Reproduce exactly the final portion of the data: every line from the one containing "In this photo, among" through the last line, inclusive.

(A block of data)
┄┄┄┄┄┄┄┄┄┄

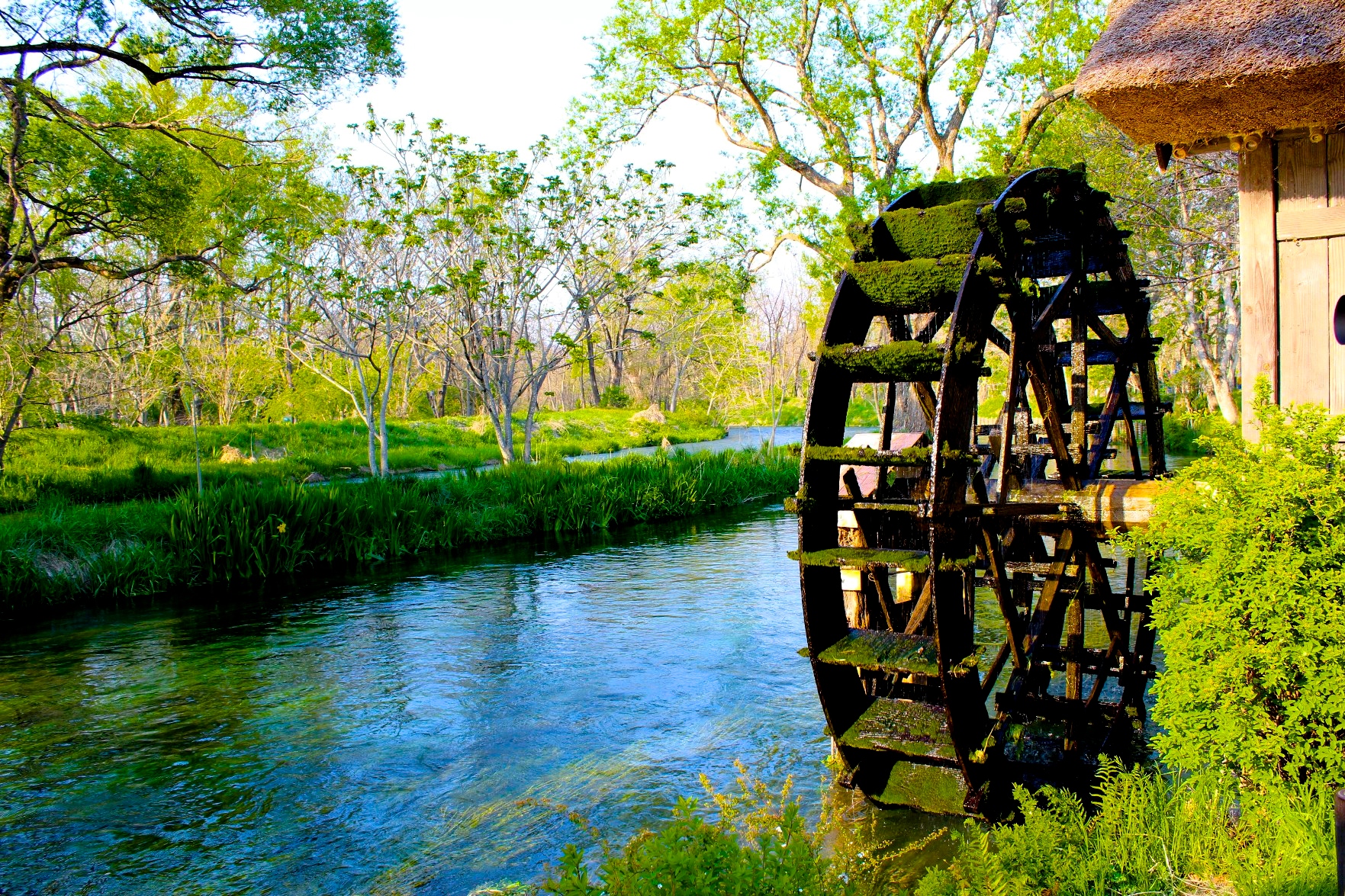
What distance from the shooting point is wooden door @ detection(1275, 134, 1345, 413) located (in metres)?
4.52

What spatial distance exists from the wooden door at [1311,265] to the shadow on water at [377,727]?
2.95 metres

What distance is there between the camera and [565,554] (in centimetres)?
1355

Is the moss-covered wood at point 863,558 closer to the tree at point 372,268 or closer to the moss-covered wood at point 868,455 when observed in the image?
the moss-covered wood at point 868,455

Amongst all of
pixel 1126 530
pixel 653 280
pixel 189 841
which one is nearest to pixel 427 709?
pixel 189 841

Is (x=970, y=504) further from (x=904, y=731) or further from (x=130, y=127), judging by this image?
(x=130, y=127)

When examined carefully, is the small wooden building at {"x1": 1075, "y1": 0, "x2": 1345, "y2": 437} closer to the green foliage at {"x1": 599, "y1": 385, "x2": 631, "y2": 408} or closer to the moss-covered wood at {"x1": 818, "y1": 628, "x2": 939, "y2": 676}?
the moss-covered wood at {"x1": 818, "y1": 628, "x2": 939, "y2": 676}

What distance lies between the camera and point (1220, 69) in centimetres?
443

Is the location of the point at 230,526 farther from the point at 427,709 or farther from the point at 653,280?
the point at 653,280

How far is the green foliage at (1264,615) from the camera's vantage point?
11.3 ft

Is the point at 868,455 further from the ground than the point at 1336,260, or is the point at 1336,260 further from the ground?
the point at 1336,260

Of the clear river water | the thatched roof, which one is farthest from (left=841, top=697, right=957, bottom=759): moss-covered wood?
→ the thatched roof

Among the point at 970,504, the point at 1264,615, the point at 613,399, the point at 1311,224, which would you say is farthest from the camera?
the point at 613,399

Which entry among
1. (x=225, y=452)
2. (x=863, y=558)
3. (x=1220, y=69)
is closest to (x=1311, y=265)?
(x=1220, y=69)

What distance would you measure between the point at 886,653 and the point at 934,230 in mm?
2380
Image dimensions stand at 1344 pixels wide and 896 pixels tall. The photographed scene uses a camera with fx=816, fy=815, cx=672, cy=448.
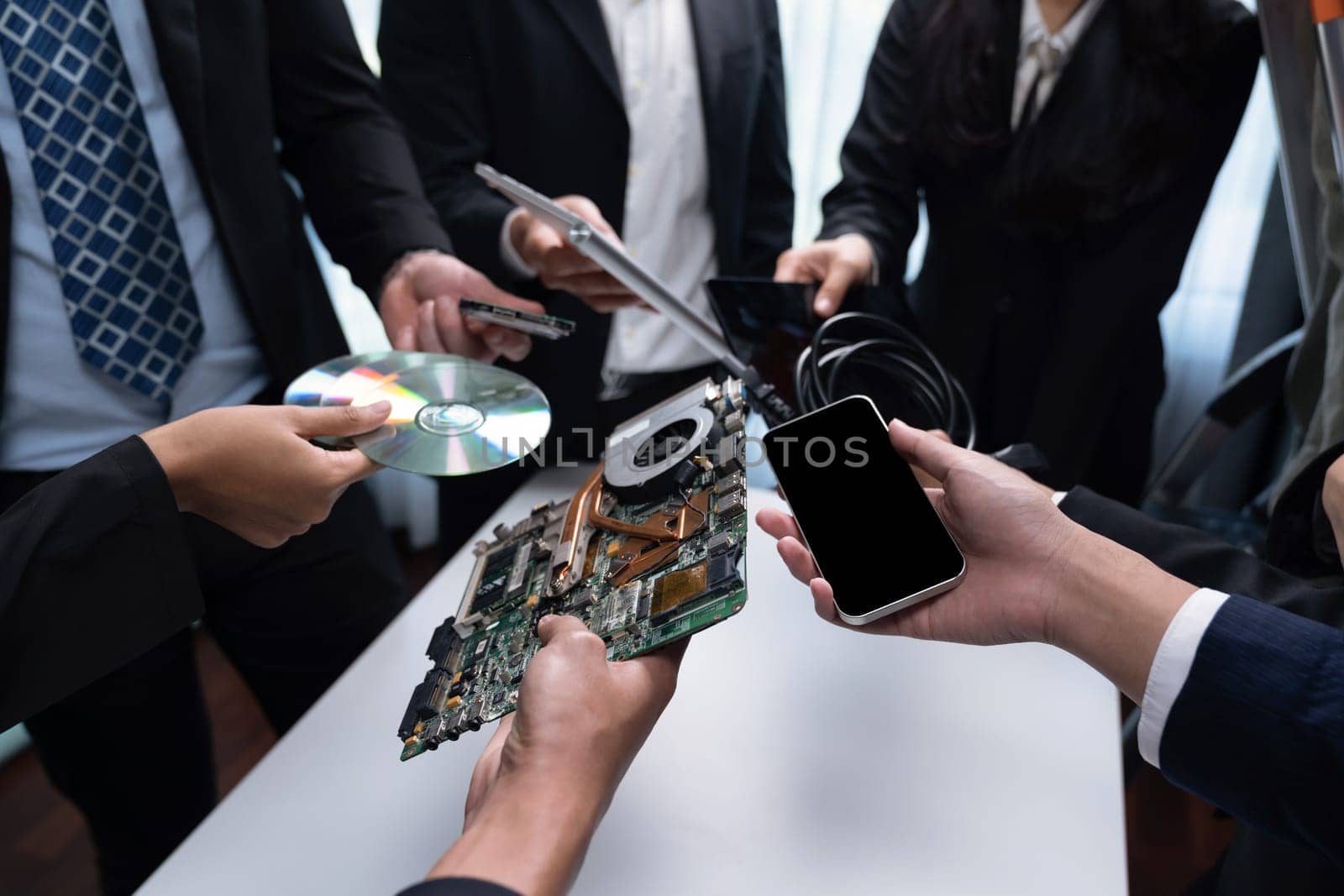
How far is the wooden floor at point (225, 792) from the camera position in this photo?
1188mm

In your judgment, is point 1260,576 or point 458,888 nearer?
point 458,888

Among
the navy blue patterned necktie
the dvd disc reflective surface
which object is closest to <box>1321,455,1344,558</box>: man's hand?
the dvd disc reflective surface

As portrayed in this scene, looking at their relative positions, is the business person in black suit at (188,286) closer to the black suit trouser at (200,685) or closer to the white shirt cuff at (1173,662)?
the black suit trouser at (200,685)

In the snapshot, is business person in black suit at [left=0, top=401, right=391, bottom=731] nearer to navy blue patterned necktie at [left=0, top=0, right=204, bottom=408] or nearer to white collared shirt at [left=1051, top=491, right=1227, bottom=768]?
navy blue patterned necktie at [left=0, top=0, right=204, bottom=408]

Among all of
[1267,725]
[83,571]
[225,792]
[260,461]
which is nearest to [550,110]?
[260,461]

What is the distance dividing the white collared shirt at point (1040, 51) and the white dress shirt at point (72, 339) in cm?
120

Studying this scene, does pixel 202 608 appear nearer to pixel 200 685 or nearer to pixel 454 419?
pixel 454 419

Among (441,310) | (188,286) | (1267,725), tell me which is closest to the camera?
A: (1267,725)

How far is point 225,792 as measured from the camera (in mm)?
1546

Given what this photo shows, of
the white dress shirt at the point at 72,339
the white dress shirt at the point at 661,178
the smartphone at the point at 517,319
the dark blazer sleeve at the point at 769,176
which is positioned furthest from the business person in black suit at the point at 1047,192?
the white dress shirt at the point at 72,339

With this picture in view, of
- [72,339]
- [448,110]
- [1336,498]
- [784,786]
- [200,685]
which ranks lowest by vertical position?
[200,685]

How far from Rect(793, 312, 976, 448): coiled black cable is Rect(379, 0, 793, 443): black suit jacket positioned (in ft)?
1.64

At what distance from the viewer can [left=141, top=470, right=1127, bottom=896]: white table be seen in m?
0.71

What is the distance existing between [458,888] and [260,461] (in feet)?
1.31
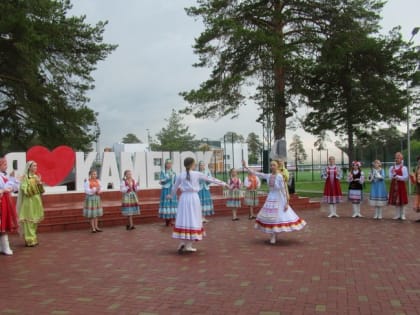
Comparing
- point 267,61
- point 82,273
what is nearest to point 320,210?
point 267,61

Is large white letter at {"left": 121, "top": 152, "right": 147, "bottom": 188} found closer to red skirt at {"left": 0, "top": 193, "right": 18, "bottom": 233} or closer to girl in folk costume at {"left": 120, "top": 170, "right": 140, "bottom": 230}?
girl in folk costume at {"left": 120, "top": 170, "right": 140, "bottom": 230}

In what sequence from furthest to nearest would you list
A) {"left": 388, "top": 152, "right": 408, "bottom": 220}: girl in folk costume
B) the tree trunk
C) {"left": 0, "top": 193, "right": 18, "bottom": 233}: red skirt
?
the tree trunk < {"left": 388, "top": 152, "right": 408, "bottom": 220}: girl in folk costume < {"left": 0, "top": 193, "right": 18, "bottom": 233}: red skirt

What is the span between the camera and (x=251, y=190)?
44.2ft

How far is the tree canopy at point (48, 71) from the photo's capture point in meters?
17.5

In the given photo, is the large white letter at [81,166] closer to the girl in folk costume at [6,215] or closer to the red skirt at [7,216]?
the girl in folk costume at [6,215]

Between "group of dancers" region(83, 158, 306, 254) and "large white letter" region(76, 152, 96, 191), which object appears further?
"large white letter" region(76, 152, 96, 191)

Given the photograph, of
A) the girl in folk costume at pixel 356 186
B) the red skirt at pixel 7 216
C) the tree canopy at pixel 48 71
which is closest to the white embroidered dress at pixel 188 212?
the red skirt at pixel 7 216

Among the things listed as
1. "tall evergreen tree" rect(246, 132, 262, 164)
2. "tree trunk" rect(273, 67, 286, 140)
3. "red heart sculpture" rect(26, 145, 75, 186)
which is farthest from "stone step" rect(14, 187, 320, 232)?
"tall evergreen tree" rect(246, 132, 262, 164)

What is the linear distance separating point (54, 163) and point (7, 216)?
7.23 meters

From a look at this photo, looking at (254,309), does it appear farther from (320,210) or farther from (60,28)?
(60,28)

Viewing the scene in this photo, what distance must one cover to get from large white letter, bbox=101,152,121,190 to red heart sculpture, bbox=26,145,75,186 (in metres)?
1.28

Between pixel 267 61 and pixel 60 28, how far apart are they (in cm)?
890

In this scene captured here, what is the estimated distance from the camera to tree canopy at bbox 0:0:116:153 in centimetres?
1748

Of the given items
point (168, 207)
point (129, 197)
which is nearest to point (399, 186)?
point (168, 207)
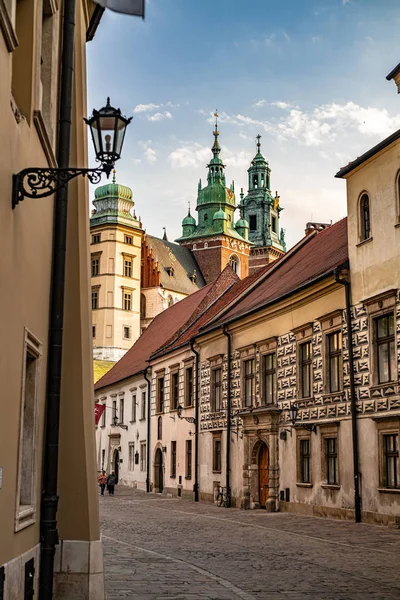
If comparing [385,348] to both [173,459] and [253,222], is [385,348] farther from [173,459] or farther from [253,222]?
[253,222]

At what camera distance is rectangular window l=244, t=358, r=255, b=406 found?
1104 inches

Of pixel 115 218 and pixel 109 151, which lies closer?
pixel 109 151

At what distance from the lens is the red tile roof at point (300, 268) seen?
24.3 m

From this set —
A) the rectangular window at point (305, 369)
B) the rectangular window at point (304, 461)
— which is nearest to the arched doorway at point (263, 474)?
the rectangular window at point (304, 461)

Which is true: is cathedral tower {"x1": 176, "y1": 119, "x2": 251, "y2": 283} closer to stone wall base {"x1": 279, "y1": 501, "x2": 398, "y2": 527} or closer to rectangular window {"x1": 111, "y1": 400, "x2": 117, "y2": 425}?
rectangular window {"x1": 111, "y1": 400, "x2": 117, "y2": 425}

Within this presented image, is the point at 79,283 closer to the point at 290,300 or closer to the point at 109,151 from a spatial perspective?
the point at 109,151

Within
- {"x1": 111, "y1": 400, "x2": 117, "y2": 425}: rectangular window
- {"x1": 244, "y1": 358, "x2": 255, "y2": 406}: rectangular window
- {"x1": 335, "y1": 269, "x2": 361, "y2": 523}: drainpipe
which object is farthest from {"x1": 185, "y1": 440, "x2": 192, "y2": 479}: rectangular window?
{"x1": 111, "y1": 400, "x2": 117, "y2": 425}: rectangular window

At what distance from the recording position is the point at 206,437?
32.0 meters

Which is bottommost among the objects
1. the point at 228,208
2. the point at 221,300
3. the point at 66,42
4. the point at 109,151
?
the point at 109,151

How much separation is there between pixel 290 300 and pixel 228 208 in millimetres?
89822

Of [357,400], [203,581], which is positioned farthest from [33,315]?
[357,400]

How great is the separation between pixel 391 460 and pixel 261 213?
109021 millimetres

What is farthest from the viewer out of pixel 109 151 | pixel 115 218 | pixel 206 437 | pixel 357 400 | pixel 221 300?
pixel 115 218

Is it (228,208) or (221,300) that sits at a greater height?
(228,208)
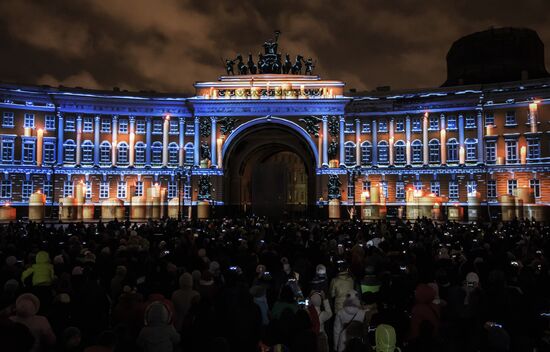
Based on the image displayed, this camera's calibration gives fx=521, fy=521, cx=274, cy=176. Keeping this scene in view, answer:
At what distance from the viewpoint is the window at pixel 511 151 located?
200 feet

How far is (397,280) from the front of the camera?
10.4m

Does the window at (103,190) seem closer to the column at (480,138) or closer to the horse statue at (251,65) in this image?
the horse statue at (251,65)

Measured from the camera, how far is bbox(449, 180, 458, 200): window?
6334 cm

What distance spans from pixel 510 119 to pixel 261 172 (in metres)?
34.6

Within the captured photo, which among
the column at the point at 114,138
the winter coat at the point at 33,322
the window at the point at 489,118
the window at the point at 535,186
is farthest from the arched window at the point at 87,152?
the winter coat at the point at 33,322

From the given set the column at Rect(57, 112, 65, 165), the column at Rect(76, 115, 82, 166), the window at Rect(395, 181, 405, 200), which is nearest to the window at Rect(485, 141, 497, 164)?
the window at Rect(395, 181, 405, 200)

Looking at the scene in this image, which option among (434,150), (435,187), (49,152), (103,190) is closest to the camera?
(435,187)

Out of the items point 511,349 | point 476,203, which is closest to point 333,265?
point 511,349

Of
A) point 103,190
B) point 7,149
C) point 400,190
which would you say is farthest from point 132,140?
point 400,190

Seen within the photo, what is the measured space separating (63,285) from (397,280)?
22.2ft

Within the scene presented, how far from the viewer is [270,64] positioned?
68.1 metres

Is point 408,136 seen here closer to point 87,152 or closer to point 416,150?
point 416,150

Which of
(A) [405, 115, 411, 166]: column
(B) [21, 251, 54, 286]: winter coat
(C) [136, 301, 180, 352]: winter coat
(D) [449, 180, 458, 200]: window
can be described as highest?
(A) [405, 115, 411, 166]: column

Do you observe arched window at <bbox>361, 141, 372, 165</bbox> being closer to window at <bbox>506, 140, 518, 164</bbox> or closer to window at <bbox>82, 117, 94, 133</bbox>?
window at <bbox>506, 140, 518, 164</bbox>
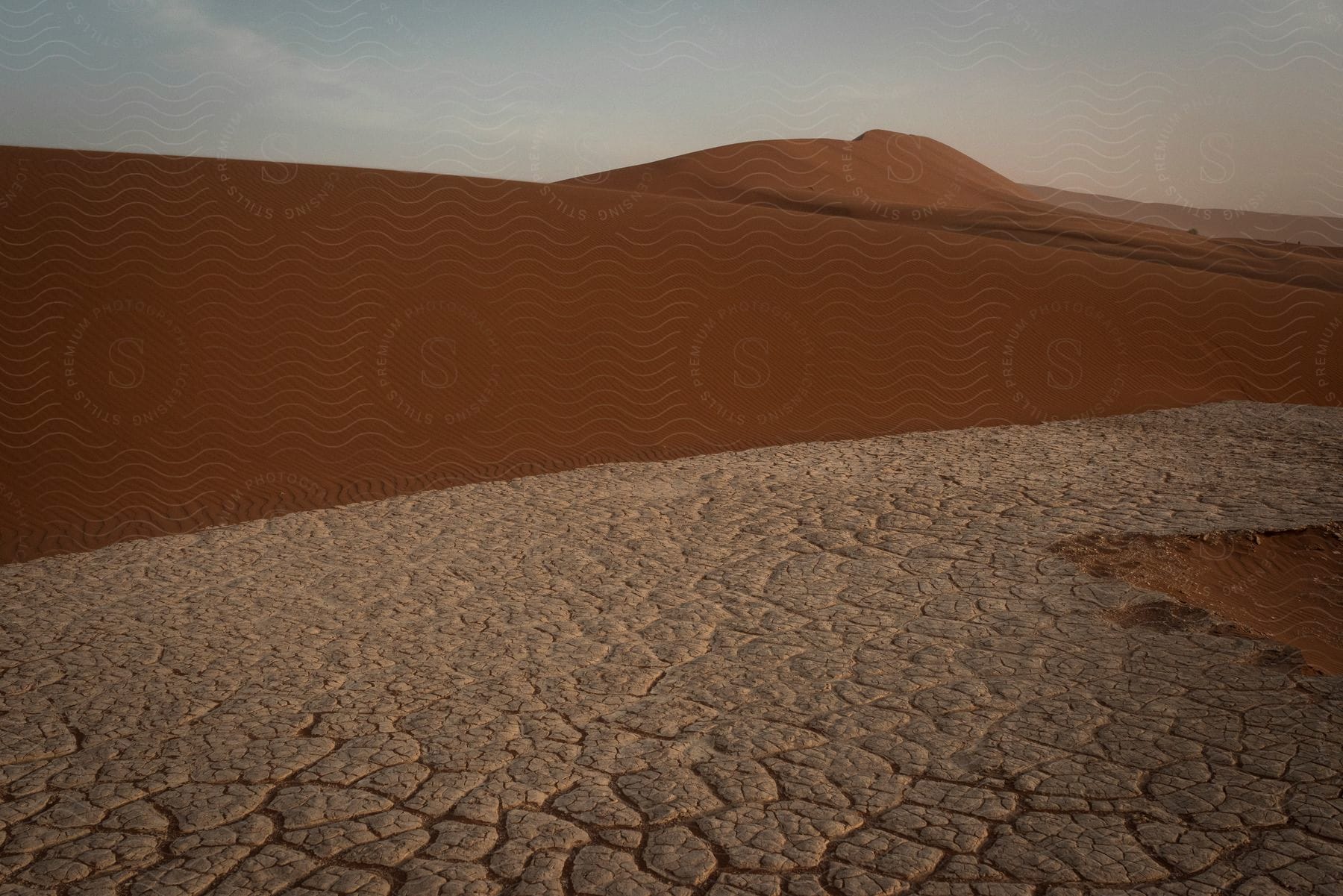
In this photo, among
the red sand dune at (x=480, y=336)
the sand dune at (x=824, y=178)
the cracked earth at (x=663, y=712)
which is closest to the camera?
the cracked earth at (x=663, y=712)

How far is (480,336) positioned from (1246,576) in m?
6.55

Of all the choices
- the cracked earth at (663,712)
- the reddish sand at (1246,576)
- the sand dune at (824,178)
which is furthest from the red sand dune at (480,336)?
the sand dune at (824,178)

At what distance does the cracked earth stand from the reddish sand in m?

┄┄┄┄┄┄┄┄┄┄

Solution »
In this photo, among
the red sand dune at (x=480, y=336)
the sand dune at (x=824, y=178)
the cracked earth at (x=663, y=712)
which is closest to the camera?
the cracked earth at (x=663, y=712)

How far is (480,336) positioned from (1246,576) in m?
6.55

Of all the choices
- the cracked earth at (663,712)
- the reddish sand at (1246,576)
- the sand dune at (824,178)
which is furthest from the red sand dune at (480,336)?
the sand dune at (824,178)

At what distance does the cracked earth stand from the reddish sand in m?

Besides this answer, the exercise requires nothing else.